Data supplied:
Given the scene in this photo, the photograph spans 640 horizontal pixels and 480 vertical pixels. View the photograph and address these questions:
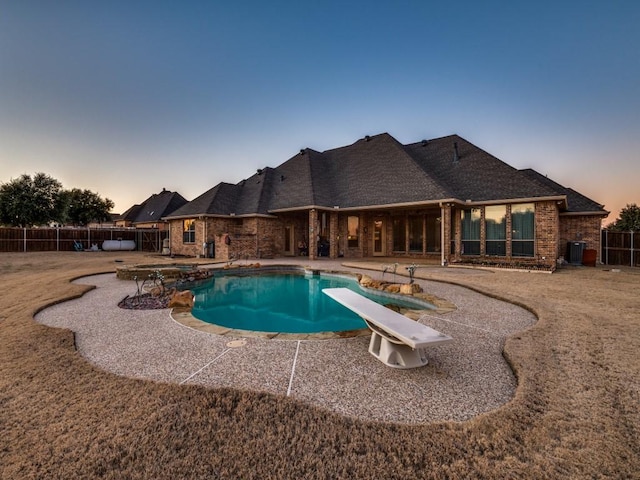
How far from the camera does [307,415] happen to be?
87.7 inches

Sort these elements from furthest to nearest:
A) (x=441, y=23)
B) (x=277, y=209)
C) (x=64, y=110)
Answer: (x=277, y=209) → (x=64, y=110) → (x=441, y=23)

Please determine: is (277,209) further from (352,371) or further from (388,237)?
(352,371)

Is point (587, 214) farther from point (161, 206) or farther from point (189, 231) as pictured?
point (161, 206)

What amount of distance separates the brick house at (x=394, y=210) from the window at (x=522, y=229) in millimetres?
35

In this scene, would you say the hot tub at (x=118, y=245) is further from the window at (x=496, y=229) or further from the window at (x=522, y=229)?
the window at (x=522, y=229)

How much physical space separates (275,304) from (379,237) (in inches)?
447

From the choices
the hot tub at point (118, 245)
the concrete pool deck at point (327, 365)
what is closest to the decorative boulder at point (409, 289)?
the concrete pool deck at point (327, 365)

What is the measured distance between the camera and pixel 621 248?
14047mm

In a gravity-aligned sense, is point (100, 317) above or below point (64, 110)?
below

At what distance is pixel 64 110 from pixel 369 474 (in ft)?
58.1

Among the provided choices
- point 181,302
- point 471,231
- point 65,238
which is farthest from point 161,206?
point 471,231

Work to be completed: Put the lines of the data starting at the line that contains "From the choices" and ending at the last line of the data into a JSON list of strings, one string per line, with blank lines left out.

Solution below:
[
  "From the choices",
  "the hot tub at point (118, 245)",
  "the concrete pool deck at point (327, 365)",
  "what is closest to the decorative boulder at point (409, 289)?",
  "the concrete pool deck at point (327, 365)",
  "What is the measured distance between the camera and pixel 621 248?",
  "14047mm",
  "In a gravity-aligned sense, is point (100, 317) above or below point (64, 110)?",
  "below",
  "At what distance is pixel 64 110 from pixel 369 474 (in ft)?",
  "58.1",
  "Among the provided choices",
  "- point 181,302",
  "- point 471,231",
  "- point 65,238",
  "which is farthest from point 161,206?",
  "point 471,231"
]